The great Christopher George (1931-1983)





There was something captivating about the bluntness of the TV spot and the luridness of the newspaper ads ("You don't have to go to Texas for a chainsaw massacre!"), and, of course, the tell-tale sign that it was the real deal for gorehounds: it was unrated, with the warning "Absolutely no one under 17 admitted!" which was usually reserved for the likes of Lucio Fulci films and stuff like MAKE THEM DIE SLOWLY.  It took me a couple of years, but I eventually caught up with PIECES via the Vestron Video VHS.  And what child of '80s trash cinema doesn't get misty over the old Vestron logo?



And even as a teenager, it was easy to laugh at PIECES.  But damn...this was a sick movie.  For all its controversy, THE TEXAS CHAINSAW MASSACRE really isn't that gory.  But PIECES was a different beast.  It showed everything.  Pig carcasses were used for the chainsaw-slicing closeups.  The shot of a scared victim wetting herself seemed a little too real (because it was).  As terrible as PIECES is--and it is indeed a terrible, horrible, laughable movie--my love for it knows no bounds.  I've lost count of how many times I've seen it, especially since the definitive two-disc special edition DVD was released by Grindhouse in 2008 (packed with bonus features, this also includes the Spanish audio track with a completely different score by Librado Pastor that doesn't work at all; the US version had CAM library tracks that are an infinitely better fit), with a really nice 1.66 anamorphic transfer.

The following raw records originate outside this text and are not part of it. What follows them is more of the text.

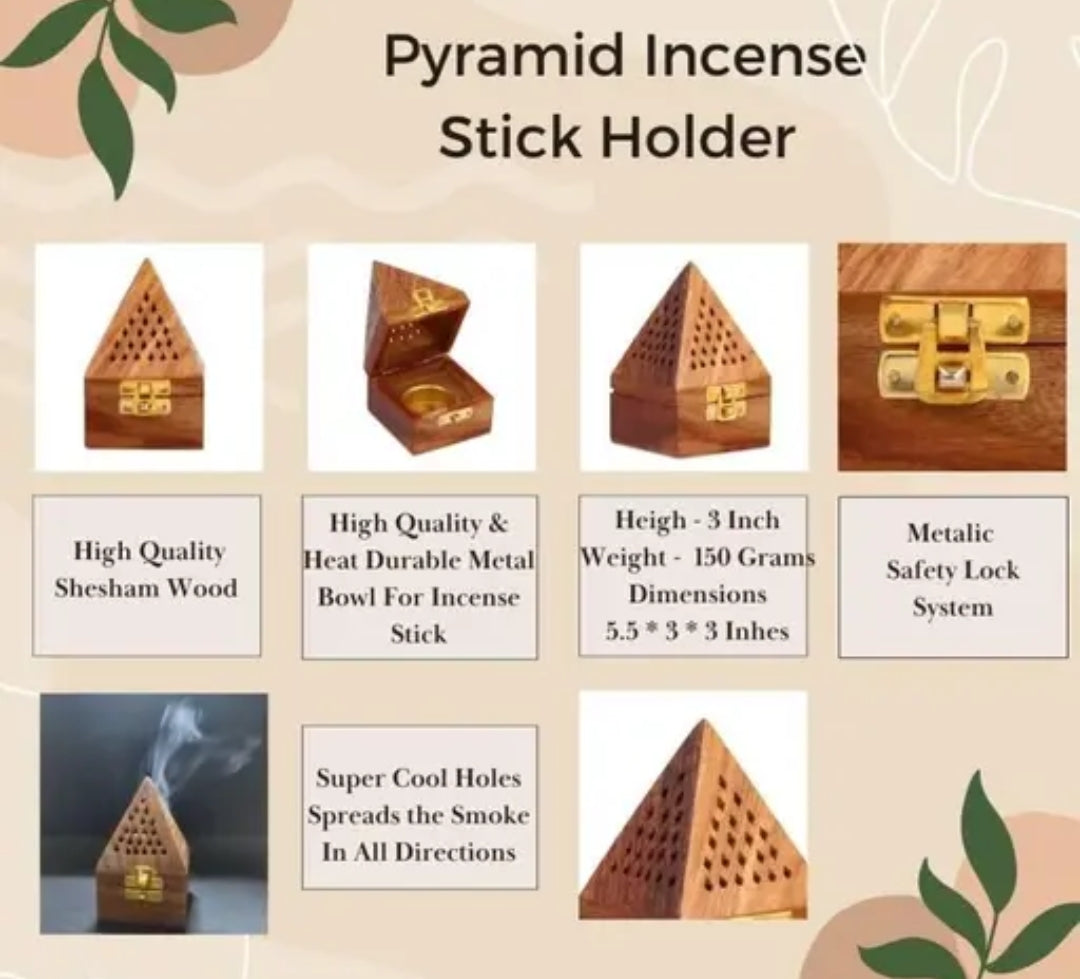 Pyramid Incense Stick Holder

High Quality Shesham Wood

High Quality & Heat Durable Metal Bowl For Incense Stick

Heigh - 3 Inch
Weight - 150 Grams
Dimensions
5.5 * 3 * 3 Inhes

Metalic Safety Lock System

Super Cool Holes Spreads the Smoke In All Directions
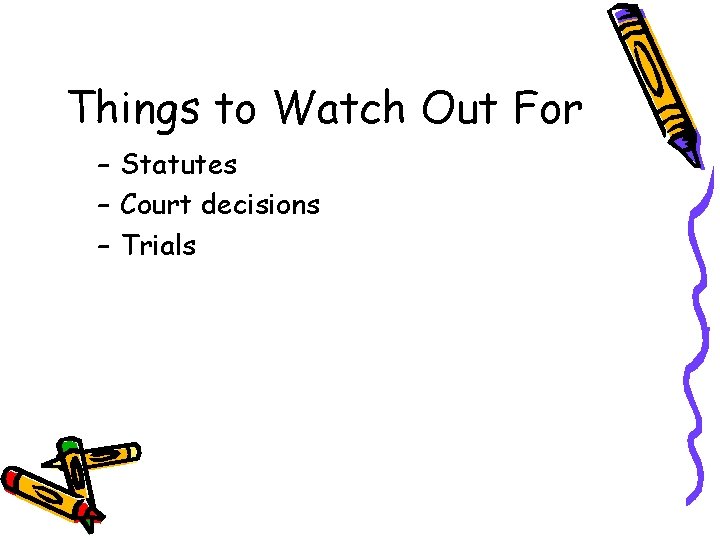 Things to Watch Out For

– Statutes
– Court decisions
– Trials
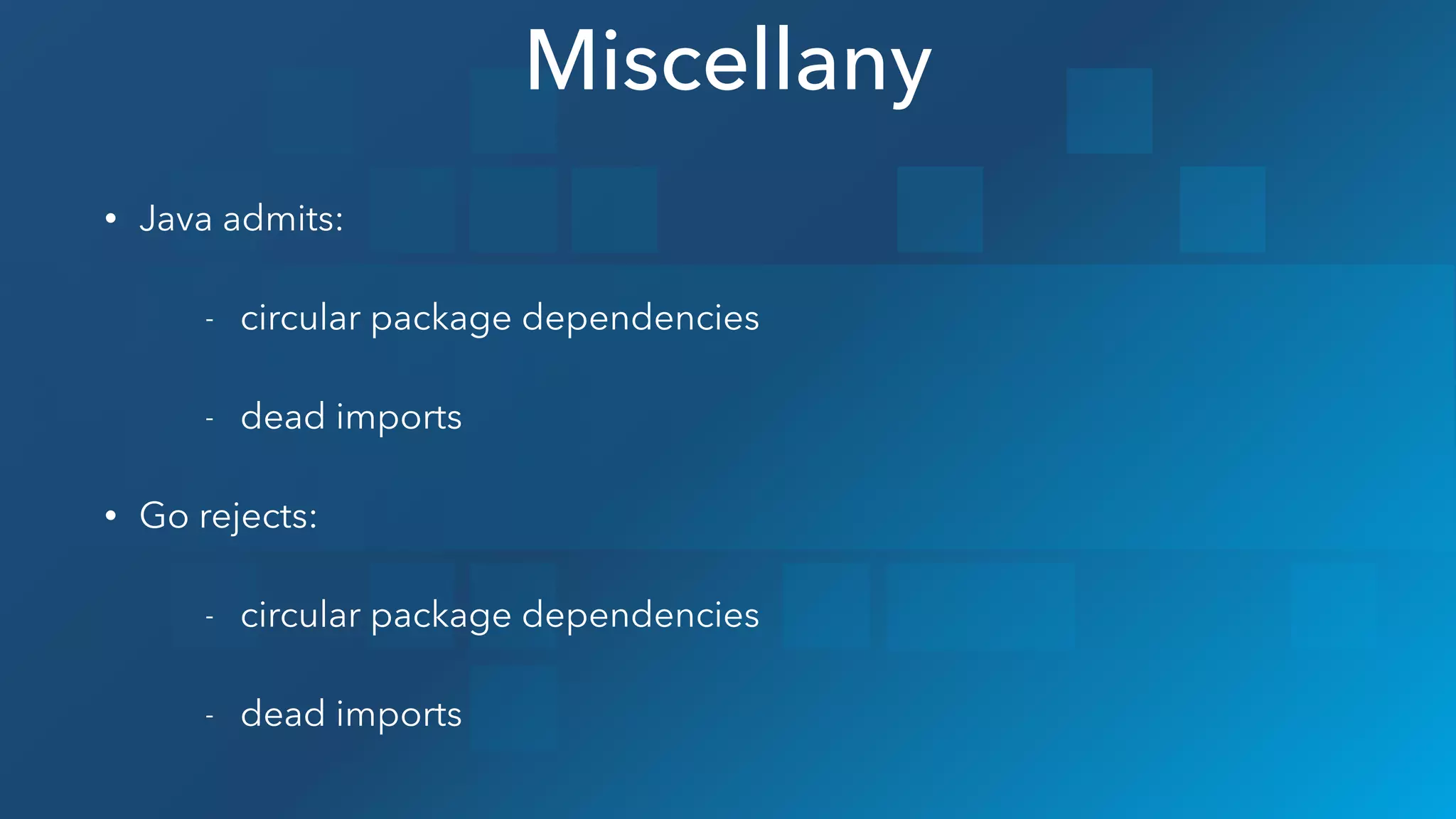 Miscellany

• Java admits:

- circular package dependencies

- dead imports

• Go rejects:

- circular package dependencies

- dead imports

PIECES probably isn't the funniest bad movie ever, and the rampant sleaze and extremely graphic violence will likely be a major turn-off for some, but something about this has just clicked with me since I first saw those TV commercials back in 1984 when I was 11.  This actually opened at an eight-screen cinema at the then-biggest mall in the city. I'm just trying to imagine seeing PIECES in a mall cinema.   What else can I say?   The hipsters can have their prefab bad movies like BIRDEMIC.  For me, PIECES is the gift that keeps on giving and shows no signs of stopping.